Clinical Staging (Binet Classification)
• Stage A
• No anaemia or thrombocytopenia
• Less than three areas of lymphoid enlargement
• Stage B
• No anaemia or thrombocytopenia
• Three or more areas of lymphoid enlargement
• Stage C
• Anaemia and/or thrombocytopenia present, regardless of the number of areas of
lymphoid enlargement
Lymphoid enlargement includes cervical, axillary, inguinal lymph nodes, liver and spleen.
Q. Outline the clinical features and laboratory diagnosis of hairy cell
leukaemia.
Ans. Clinical features
• Common in patients over 40 years, and more common in males.

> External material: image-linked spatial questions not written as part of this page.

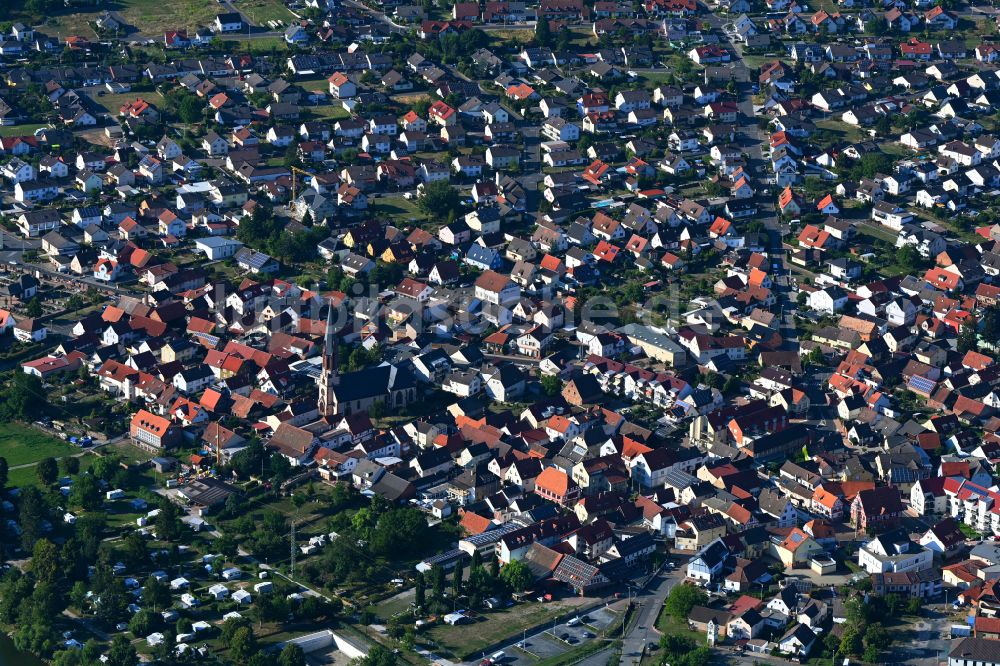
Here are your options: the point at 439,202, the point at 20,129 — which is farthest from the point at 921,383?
the point at 20,129

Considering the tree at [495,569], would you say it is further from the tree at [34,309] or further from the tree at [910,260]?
the tree at [910,260]

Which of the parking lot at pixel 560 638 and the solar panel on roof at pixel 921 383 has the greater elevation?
the solar panel on roof at pixel 921 383

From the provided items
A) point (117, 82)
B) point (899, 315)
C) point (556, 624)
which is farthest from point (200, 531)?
point (117, 82)

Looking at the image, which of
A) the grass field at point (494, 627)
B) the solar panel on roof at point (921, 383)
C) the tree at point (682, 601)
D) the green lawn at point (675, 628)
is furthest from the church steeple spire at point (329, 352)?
the solar panel on roof at point (921, 383)

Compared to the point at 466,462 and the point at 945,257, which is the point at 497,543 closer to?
the point at 466,462

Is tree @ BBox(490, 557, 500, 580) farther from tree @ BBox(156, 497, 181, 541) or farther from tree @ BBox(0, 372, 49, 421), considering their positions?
tree @ BBox(0, 372, 49, 421)

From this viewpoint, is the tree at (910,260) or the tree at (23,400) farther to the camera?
the tree at (910,260)

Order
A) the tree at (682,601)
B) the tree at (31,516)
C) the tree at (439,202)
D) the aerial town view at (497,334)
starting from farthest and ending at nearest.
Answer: the tree at (439,202) → the tree at (31,516) → the aerial town view at (497,334) → the tree at (682,601)
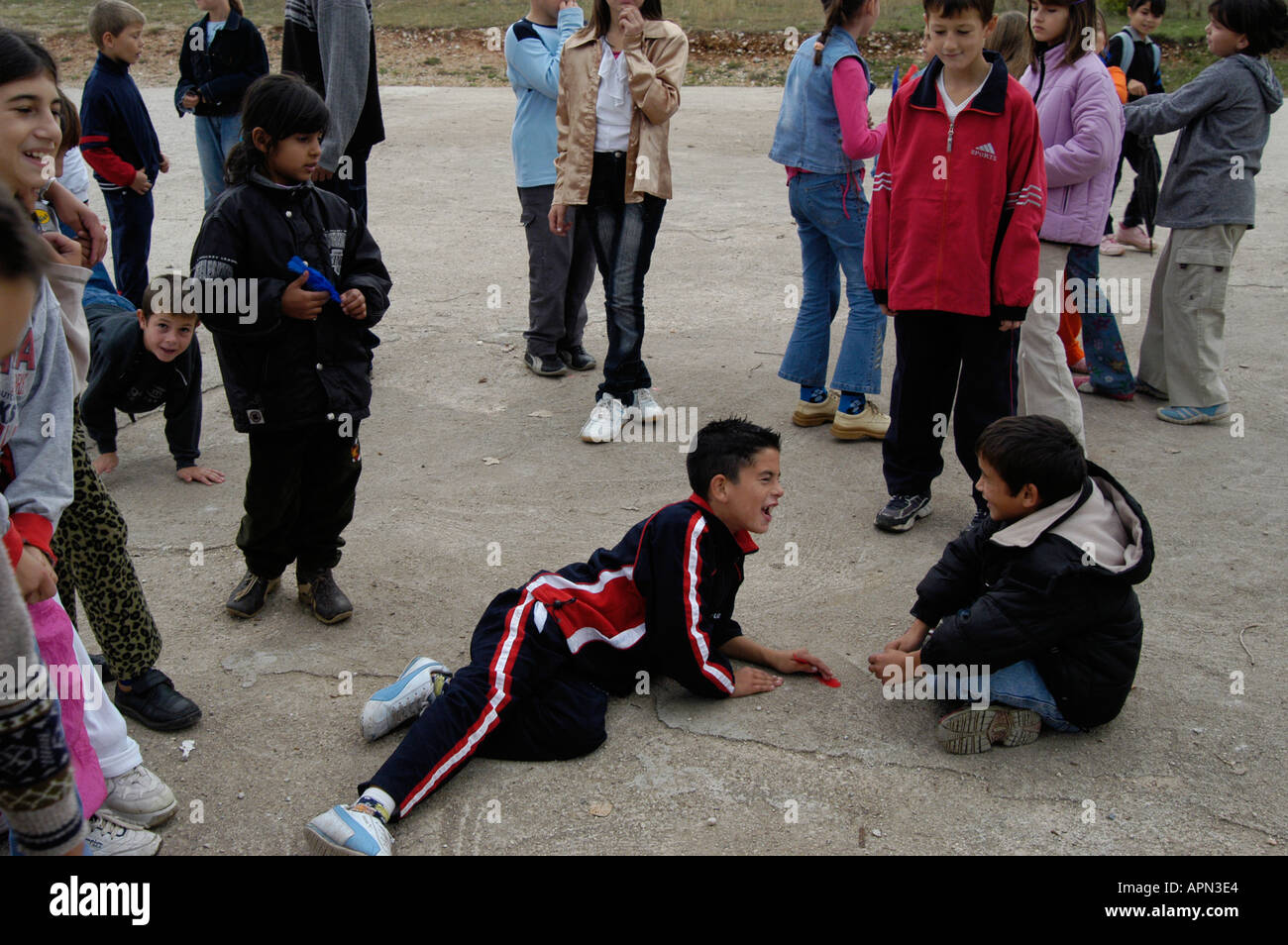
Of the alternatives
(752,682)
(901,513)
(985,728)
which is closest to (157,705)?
(752,682)

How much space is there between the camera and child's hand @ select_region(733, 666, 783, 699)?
3.40 m

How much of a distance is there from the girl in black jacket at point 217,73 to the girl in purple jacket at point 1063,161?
4891 millimetres

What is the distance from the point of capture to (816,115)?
5.06m

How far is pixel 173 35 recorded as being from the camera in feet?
66.2

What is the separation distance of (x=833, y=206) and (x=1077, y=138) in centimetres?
105

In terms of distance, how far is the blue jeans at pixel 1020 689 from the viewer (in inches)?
125

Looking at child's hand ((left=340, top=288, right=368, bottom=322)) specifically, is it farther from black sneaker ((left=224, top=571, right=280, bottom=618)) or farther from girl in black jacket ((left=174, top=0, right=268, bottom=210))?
girl in black jacket ((left=174, top=0, right=268, bottom=210))

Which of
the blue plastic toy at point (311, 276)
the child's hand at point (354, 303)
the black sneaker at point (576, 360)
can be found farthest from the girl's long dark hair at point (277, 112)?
the black sneaker at point (576, 360)

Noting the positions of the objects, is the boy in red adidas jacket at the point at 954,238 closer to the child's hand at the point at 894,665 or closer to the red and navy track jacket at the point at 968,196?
the red and navy track jacket at the point at 968,196

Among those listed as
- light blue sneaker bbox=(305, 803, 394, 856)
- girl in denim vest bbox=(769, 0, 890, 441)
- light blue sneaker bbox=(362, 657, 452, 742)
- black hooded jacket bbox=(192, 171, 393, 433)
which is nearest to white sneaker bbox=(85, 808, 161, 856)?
light blue sneaker bbox=(305, 803, 394, 856)

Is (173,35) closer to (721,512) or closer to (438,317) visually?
(438,317)

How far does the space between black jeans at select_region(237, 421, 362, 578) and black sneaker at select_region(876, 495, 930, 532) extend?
203 centimetres

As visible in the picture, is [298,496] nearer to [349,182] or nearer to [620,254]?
[620,254]
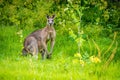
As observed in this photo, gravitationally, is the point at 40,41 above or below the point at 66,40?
above

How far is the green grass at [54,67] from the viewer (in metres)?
9.63

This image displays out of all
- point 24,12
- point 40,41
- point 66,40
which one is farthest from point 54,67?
point 24,12

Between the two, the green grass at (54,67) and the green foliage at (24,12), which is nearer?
the green grass at (54,67)

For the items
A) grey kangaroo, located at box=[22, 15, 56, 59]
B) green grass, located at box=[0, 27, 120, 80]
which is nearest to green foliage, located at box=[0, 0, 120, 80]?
green grass, located at box=[0, 27, 120, 80]

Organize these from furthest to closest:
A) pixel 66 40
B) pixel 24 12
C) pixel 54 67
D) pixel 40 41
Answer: pixel 24 12, pixel 66 40, pixel 40 41, pixel 54 67

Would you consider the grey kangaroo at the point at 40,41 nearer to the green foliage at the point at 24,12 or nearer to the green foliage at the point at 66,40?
the green foliage at the point at 66,40

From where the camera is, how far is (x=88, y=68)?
36.9 feet

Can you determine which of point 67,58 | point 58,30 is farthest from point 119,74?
point 58,30

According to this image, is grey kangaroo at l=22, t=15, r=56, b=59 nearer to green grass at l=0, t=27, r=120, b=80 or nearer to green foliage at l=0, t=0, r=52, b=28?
green grass at l=0, t=27, r=120, b=80

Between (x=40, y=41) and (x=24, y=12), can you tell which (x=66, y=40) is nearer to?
(x=40, y=41)

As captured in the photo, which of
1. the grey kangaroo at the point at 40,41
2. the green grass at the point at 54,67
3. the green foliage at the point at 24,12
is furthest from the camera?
the green foliage at the point at 24,12

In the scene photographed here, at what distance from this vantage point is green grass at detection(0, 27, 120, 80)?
963 cm

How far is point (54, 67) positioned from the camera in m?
11.4

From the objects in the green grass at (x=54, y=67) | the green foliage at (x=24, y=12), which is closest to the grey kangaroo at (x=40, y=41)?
the green grass at (x=54, y=67)
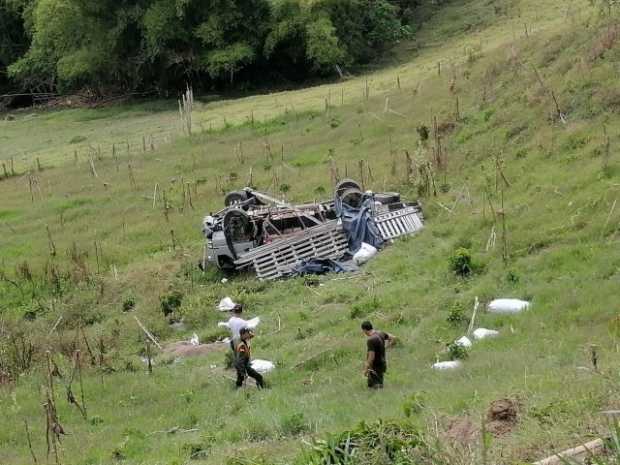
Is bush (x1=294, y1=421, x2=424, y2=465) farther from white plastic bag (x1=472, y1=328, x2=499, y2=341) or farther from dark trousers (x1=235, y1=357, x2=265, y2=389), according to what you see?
dark trousers (x1=235, y1=357, x2=265, y2=389)

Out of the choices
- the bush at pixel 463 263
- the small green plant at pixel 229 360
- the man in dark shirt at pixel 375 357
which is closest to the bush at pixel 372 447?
the man in dark shirt at pixel 375 357

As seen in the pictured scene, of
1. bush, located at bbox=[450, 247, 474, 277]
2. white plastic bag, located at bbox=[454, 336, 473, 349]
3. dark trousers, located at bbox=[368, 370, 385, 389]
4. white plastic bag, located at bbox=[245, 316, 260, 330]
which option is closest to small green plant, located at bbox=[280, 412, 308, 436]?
dark trousers, located at bbox=[368, 370, 385, 389]

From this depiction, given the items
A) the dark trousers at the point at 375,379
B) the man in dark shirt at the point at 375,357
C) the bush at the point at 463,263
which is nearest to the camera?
the man in dark shirt at the point at 375,357

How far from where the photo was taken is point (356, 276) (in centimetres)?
1944

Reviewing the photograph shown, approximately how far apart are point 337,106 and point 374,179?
11.3m

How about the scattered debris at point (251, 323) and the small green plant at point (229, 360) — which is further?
the scattered debris at point (251, 323)

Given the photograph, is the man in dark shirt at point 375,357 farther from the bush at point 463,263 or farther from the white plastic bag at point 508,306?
the bush at point 463,263

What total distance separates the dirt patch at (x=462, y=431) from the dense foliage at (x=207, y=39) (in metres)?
39.3

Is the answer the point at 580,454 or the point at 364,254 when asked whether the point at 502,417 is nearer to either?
the point at 580,454

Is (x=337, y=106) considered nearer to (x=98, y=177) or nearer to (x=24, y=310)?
(x=98, y=177)

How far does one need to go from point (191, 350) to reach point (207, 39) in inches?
1338

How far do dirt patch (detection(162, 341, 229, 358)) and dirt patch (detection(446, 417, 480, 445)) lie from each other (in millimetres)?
8839

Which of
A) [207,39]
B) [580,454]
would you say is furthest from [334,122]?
[580,454]

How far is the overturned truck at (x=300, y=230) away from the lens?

• Symptoms are due to pancytopenia (mainly neutropenia and monocytopenia), massive
splenomegaly and bleeding manifestations.
Investigations
• Normocytic normochromic anaemia with leucopenia and thrombocytopenia.
• Peripheral smear shows the characteristic hairy cells (B cells), which have an eccentri-
cally placed nucleus, foamy cytoplasm and hairy cytoplasmic projections. These hairy
cells stain positively for tartrate-resistant acid phosphatase (TRAP).
• Dry tap; biopsy shows fibrosis and infiltration by hairy cells.